→ STORED ROWS:
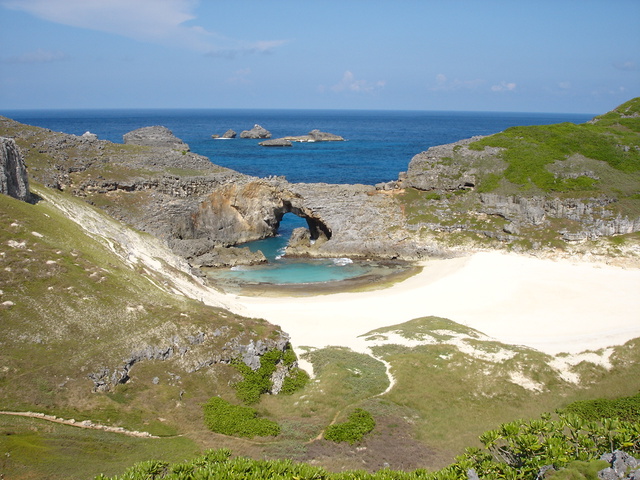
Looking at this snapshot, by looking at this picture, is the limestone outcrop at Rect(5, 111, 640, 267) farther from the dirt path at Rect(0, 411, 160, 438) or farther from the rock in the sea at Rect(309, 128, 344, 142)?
the rock in the sea at Rect(309, 128, 344, 142)

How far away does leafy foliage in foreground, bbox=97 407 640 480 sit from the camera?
1650 centimetres

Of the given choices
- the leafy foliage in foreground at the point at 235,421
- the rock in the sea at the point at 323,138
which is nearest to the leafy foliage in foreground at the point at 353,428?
the leafy foliage in foreground at the point at 235,421

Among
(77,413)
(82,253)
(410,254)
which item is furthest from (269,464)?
(410,254)

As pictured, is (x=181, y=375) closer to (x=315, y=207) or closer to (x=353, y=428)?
(x=353, y=428)

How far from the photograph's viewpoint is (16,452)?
58.6 ft

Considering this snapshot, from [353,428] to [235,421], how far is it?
19.3ft

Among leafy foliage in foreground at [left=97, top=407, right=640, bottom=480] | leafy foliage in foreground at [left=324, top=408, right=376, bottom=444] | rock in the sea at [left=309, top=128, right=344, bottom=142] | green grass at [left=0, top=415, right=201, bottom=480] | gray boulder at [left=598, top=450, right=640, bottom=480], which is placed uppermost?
rock in the sea at [left=309, top=128, right=344, bottom=142]

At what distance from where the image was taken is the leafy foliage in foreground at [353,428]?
2334cm

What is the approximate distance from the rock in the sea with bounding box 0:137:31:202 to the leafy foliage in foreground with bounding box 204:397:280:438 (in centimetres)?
2630

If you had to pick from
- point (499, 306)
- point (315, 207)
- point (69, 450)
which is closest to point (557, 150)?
point (315, 207)

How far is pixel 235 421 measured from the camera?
955 inches

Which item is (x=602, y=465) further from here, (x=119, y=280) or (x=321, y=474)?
(x=119, y=280)

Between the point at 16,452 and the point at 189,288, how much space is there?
2470 centimetres

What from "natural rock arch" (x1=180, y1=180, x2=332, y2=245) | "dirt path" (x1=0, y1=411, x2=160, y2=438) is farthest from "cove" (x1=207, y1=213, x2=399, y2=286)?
"dirt path" (x1=0, y1=411, x2=160, y2=438)
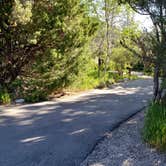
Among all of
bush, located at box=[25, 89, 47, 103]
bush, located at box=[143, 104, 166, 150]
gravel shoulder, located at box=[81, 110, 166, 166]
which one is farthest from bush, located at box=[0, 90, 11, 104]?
bush, located at box=[143, 104, 166, 150]

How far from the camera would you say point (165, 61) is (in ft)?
17.3

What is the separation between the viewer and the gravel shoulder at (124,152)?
417 cm

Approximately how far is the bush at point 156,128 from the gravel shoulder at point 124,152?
0.12 m

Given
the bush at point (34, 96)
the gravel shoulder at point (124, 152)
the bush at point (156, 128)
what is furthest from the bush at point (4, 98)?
the bush at point (156, 128)

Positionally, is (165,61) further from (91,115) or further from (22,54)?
(22,54)

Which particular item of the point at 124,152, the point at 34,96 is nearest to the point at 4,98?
the point at 34,96

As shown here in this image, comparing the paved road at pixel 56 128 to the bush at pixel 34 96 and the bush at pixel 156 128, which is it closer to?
the bush at pixel 34 96

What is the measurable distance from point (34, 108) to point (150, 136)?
13.5 ft

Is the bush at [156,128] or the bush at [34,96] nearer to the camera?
the bush at [156,128]

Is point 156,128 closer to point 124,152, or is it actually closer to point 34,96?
point 124,152

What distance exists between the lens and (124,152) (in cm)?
455

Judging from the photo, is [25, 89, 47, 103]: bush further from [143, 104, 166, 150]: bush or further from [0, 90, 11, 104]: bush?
[143, 104, 166, 150]: bush

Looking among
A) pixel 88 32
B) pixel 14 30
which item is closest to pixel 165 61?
pixel 14 30

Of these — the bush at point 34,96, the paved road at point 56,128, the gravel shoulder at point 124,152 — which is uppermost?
the bush at point 34,96
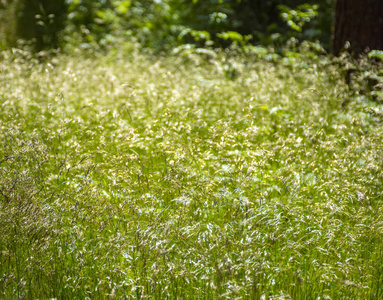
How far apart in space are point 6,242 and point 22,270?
0.18 metres

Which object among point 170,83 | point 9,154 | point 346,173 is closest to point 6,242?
point 9,154

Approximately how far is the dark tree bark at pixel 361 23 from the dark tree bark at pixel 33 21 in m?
7.61

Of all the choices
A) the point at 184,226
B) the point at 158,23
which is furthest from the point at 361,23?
the point at 158,23

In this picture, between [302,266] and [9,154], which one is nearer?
[302,266]

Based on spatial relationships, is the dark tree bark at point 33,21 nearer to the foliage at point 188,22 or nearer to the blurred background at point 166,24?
the blurred background at point 166,24

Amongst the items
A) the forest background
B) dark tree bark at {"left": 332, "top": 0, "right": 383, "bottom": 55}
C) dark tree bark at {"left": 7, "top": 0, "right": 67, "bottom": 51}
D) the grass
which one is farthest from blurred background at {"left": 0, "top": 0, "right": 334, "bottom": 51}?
the grass

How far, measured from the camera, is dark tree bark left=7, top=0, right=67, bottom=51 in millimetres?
11359

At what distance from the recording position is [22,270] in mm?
2316

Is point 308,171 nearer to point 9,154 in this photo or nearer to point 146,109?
point 146,109

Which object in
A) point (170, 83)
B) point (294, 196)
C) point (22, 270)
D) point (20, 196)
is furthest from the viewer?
point (170, 83)

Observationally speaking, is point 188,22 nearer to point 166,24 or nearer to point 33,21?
point 166,24

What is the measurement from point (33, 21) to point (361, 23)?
906 centimetres

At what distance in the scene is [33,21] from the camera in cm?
1180

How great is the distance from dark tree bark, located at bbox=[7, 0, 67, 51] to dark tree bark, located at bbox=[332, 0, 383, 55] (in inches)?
300
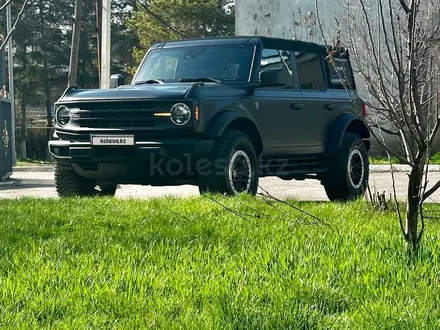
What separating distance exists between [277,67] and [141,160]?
96.5 inches

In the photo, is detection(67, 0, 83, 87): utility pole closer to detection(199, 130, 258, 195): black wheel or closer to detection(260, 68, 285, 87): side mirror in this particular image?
detection(260, 68, 285, 87): side mirror

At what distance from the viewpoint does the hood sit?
1024cm

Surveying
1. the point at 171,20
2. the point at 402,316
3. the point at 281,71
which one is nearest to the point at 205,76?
the point at 281,71

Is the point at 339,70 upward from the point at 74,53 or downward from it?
downward

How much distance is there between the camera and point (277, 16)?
31.5m

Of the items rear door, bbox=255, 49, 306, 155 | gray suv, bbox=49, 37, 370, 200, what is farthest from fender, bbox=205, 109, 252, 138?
rear door, bbox=255, 49, 306, 155

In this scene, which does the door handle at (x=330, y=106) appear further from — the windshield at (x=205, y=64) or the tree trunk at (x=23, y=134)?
the tree trunk at (x=23, y=134)

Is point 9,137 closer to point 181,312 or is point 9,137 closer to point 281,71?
point 281,71

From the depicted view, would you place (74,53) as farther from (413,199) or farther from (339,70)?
(413,199)

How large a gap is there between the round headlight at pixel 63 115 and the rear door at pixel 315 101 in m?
3.03

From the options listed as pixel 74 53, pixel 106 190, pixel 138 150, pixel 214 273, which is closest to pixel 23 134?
pixel 74 53

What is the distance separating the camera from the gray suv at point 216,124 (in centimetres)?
1023

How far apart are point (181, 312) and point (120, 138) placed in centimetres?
616

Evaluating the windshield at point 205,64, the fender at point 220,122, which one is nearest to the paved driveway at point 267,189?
the windshield at point 205,64
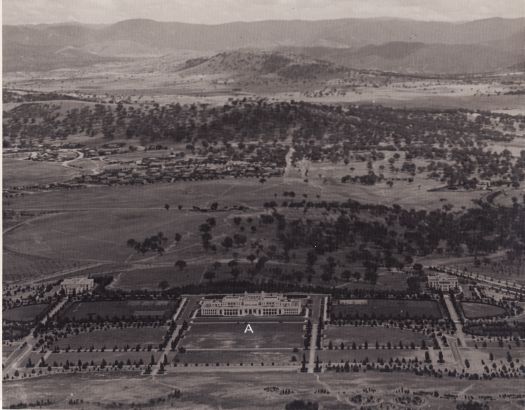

→ TASK DETAILS:
Render everything from the start of the data down to the line containing "1650 centimetres", inclusive, as a Markdown table with the columns Number and Content. Number each line, skip blank lines, and leave out the pictures.

→ ANSWER BELOW:
| Number | Content |
|---|---|
| 1 | Looking at this snapshot, by looking at this picture, is the limestone outcrop at Rect(5, 111, 640, 267) farther from the dirt path at Rect(0, 411, 160, 438) or farther from the rock in the sea at Rect(309, 128, 344, 142)? |
| 2 | the rock in the sea at Rect(309, 128, 344, 142) |
| 3 | How far away does leafy foliage in foreground, bbox=97 407 640 480 sit from the camera? |
| 4 | 1650 centimetres |